Indústria do aço quer ser menos dependente dos Estados Unidos
Embora encare como positiva a possível mudança, a indústria capixaba de aço vem buscando se tornar menos dependente do mercado estadunidense, tendo reduzido a participação dos Estados Unidos na balança comercial entre março e dezembro de 2025, afirma a Federação das Indústrias do Estado (Findes).
A análise do total de produtos de aço exportados pelo Espírito Santo em 2025 indica que a participação dos EUA como destino das exportações reduziu de 98,0% em março — primeiro mês após a imposição da tarifa inicial, de 25% —, para 58,1% em dezembro de 2025.
Dentre os fatores que possam estar relacionados a esta redução de participação, destaca-se o ambiente de incertezas gerado pelas medidas protecionistas do governo Trump, especialmente as tarifas, afirma a internacionalista e gerente de Estudos Estratégicos do Observatório da Findes, Carolina Ferreira.
A análise da especialista, no entanto, é que de forma geral o comércio internacional segue sob um elevado nível de incerteza, que gera impactos negativos às negociações comerciais.
“Embora as tarifas resultem em redução da competitividade do produto brasileiro e capixaba no exterior, esta redução de competitividade é, em parte, suavizada pelo caráter universal da tarifa: os demais mercados estrangeiros também são tarifados”, pontua.
Carolina afirma que há margem para a ampliação dos impactos negativos das tarifas aos exportadores brasileiros e capixabas caso haja negociações bilaterais entre os Estados Unidos e algum outro país.
A incerteza se mantém também devido ao caráter político das negociações, destaca o consultor do Tesouro Estadual, Eduardo Araújo.

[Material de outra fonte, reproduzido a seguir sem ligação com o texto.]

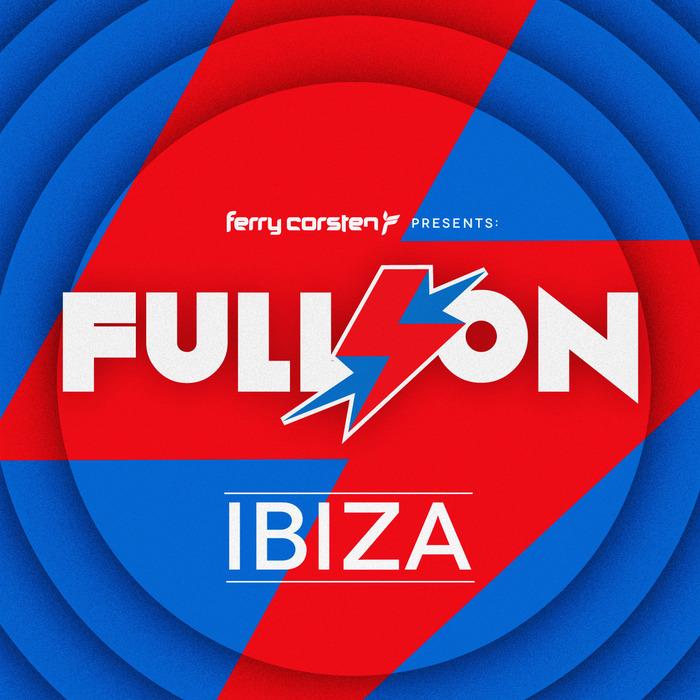 FERRY CORSTEN/VARIOUS - Ferry Corsten Presents Full On: Ibiza (unmixed Tracks)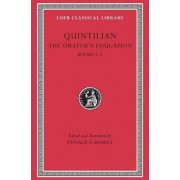 The Orator's Education: v. 1, Bk. 1-2 by Quintilian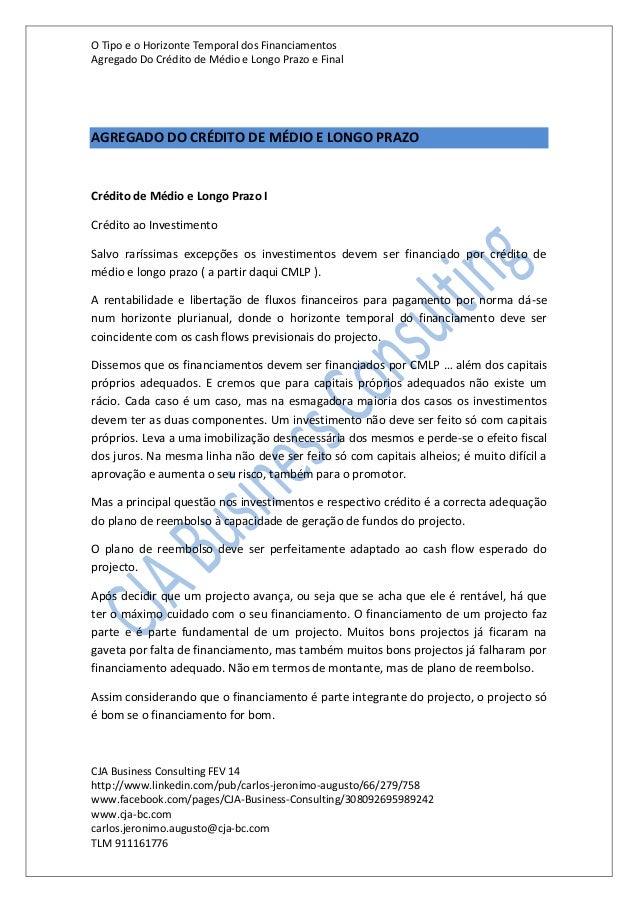 O Tipo e o Horizonte Temporal dos Financiamentos Agregado Do Crédito de Médio e Longo Prazo e Final CJA Business Consultin...
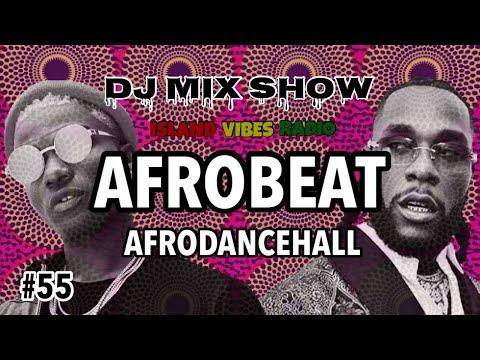 #55. Afrobeats, Afro Dancehall Mix / Burna Boy, Wizkid, Davido, Tiwa savage & More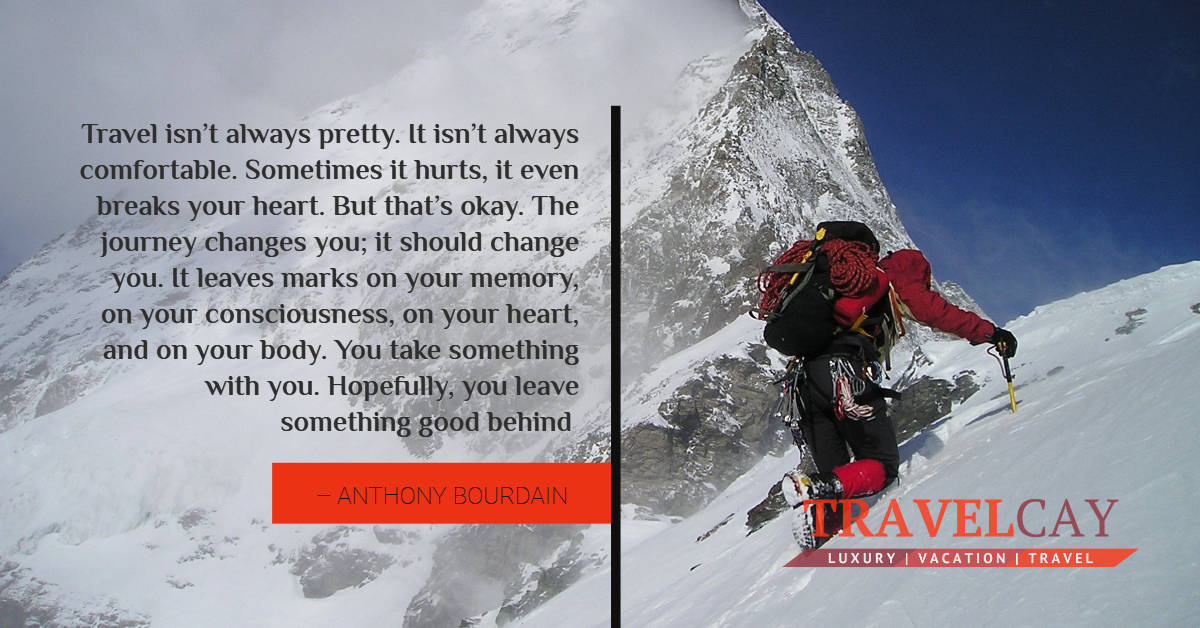 Travel isn't always pretty. It isn't always comfortable. Sometimes it hurts, it even breaks your heart.... – ANTHONY BOURDAIN 2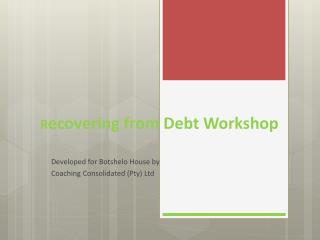 R ecovering from Debt  Workshop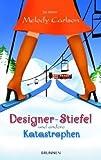 Designer-Stiefel und andere Katastrophen: Roman
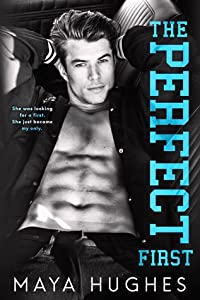 The Perfect First (Fulton U, #1)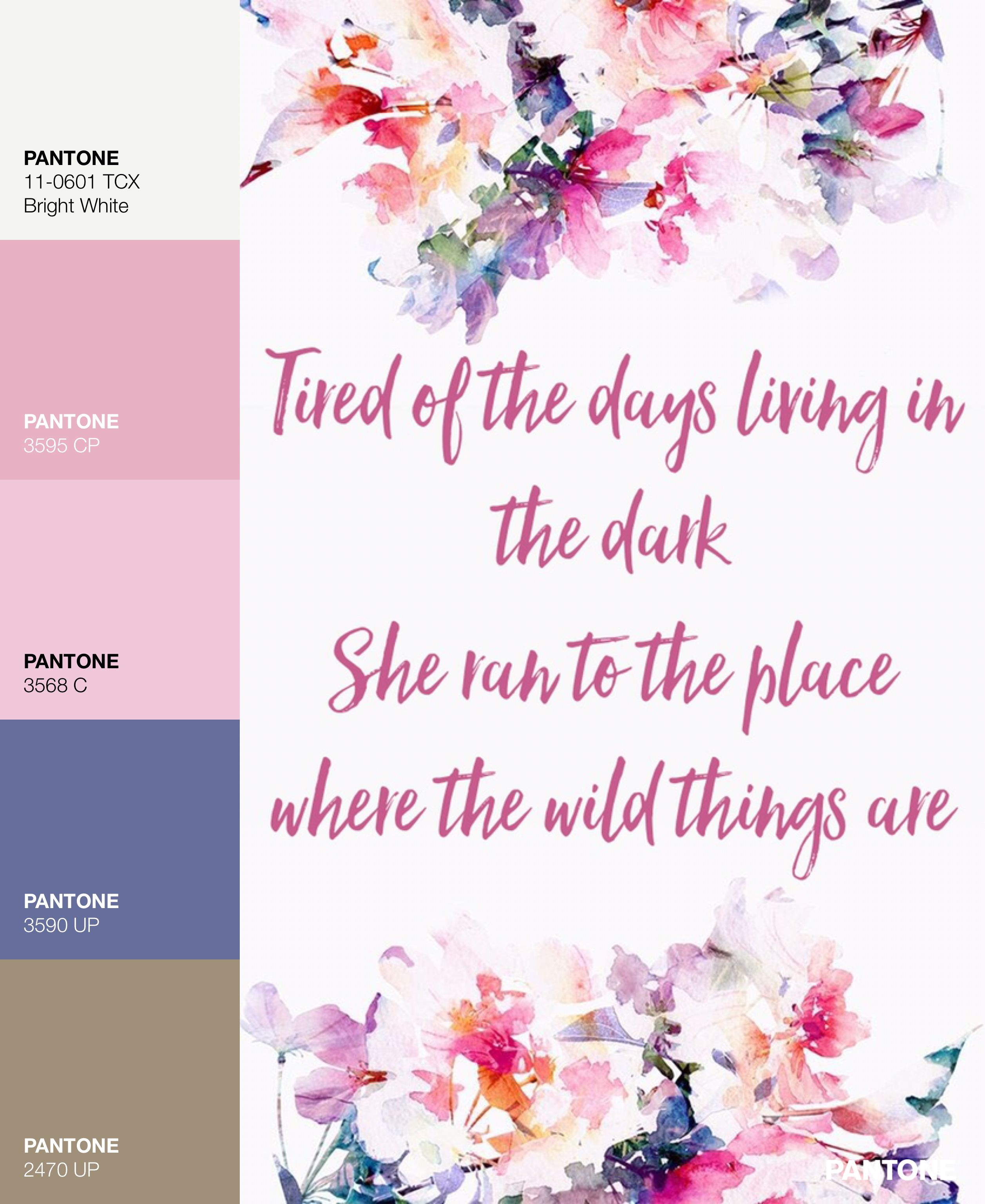 Color Palette Pantone Typography Quote Onerepublic Born Watercolor Floral Painting Unknown Floral Painting Floral Watercolor Pantone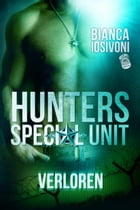 HUNTERS - Special Unit: VERLOREN by Bianca Iosivoni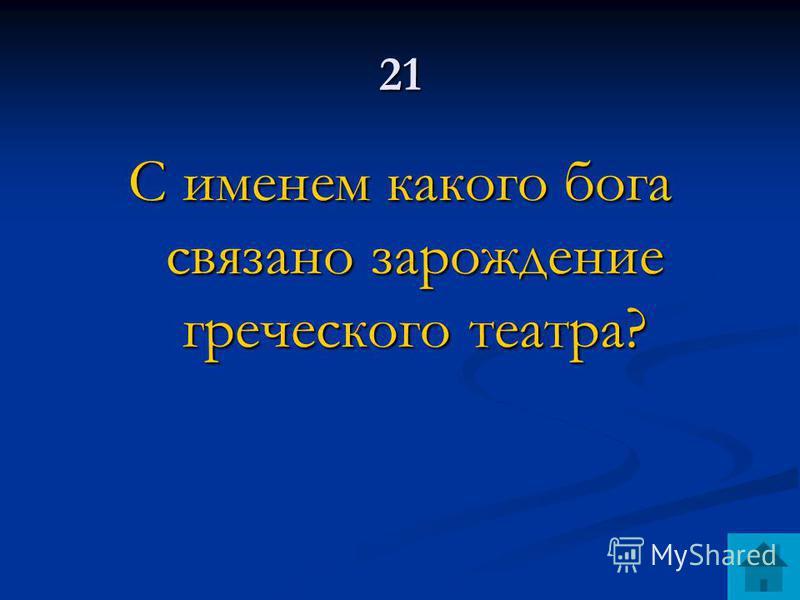21 С именем какого бога связано зарождение греческого театра?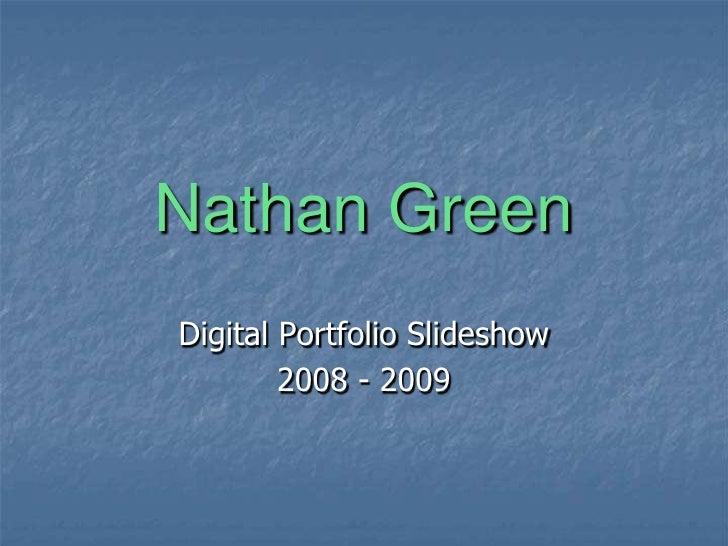 Nathan Green<br />Digital Portfolio Slideshow<br />2008 - 2009<br />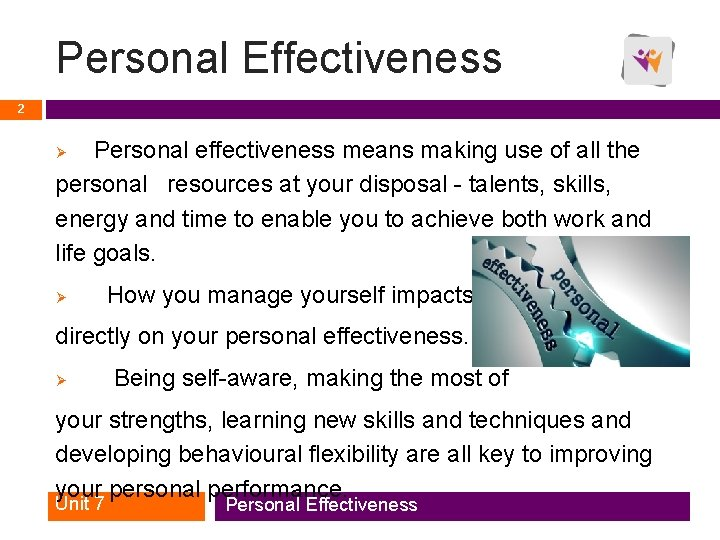 Personal Effectiveness 2 Personal effectiveness means making use of all the personal resources at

“Autoridades do Tesouro (do país norte-americano) deixam claro que qualquer mudança ainda depende de decisão política do presidente, o que mantém o risco de reviravolta. Na prática, o setor ainda não tem uma regra clara e definitiva para planejar investimentos e retomada”, diz.
Saiba mais
Efeitos da tarifa
Autoridades do Departamento de Comércio e do escritório do representante comercial dos EUA acreditam que as tarifas estão prejudicando os consumidores ao aumentar os preços de produtos como formas para tortas e latas de alimentos e bebidas.
Os eleitores em todo o País estão preocupados com os preços ao consumidor, e as preocupações com o custo de vida devem ser um fator importante para os norte-americanos nas eleições legislativas de meio de mandato de novembro.
Uma pesquisa recente da Reuters em parceria com o Ipsos mostrou que 30% dos norte-americanos aprovaram a maneira como Trump lidou com o aumento do custo de vida, enquanto 59% desaprovaram, incluindo nove em cada dez democratas e um em cada cinco republicanos.
Já outra pesquisa do Pew Research Center indica que mais de 70% dos adultos nos Estados Unidos classificam as condições econômicas como regulares ou ruins. Cerca de 52% afirmam que as políticas econômicas de Trump pioraram a situação.
Revisão
Agora, segundo o Financial Times, Trump começou a revisar uma lista de produtos afetados pelas taxas e planeja isentar alguns itens, interromper a expansão das listas e, em vez disso, lançar investigações de segurança nacional mais direcionadas a produtos específicos.
Recentemente, Trump destacou seu histórico econômico na cidade de Detroit, em Michigan, com o objetivo de redirecionar a atenção para a indústria manufatureira dos EUA e combater altos custos ao consumidor, enquanto a Casa Branca tenta demonstrar que está lidando com as preocupações econômicas.
Brasil
O aumento das tarifas promovido por Trump sobre importações de aço, alumínio e derivados entrou em vigor em junho do ano passado. À época, as cobranças passaram de 25% para 50%.
Em agosto do mesmo ano, exportações que contêm aço e alumínio foram enquadradas na Seção 232 do Ato de Expansão Comercial, colocando produtos de aço e alumínio do Brasil com a mesma tarifa de outros países.
Estado
é esperado que as reduções das tarifas, caso se concretizem, possam fomentar investimentos. É preciso observar, porém, se a medida reduzirá a incerteza do mercado, diz a Findes.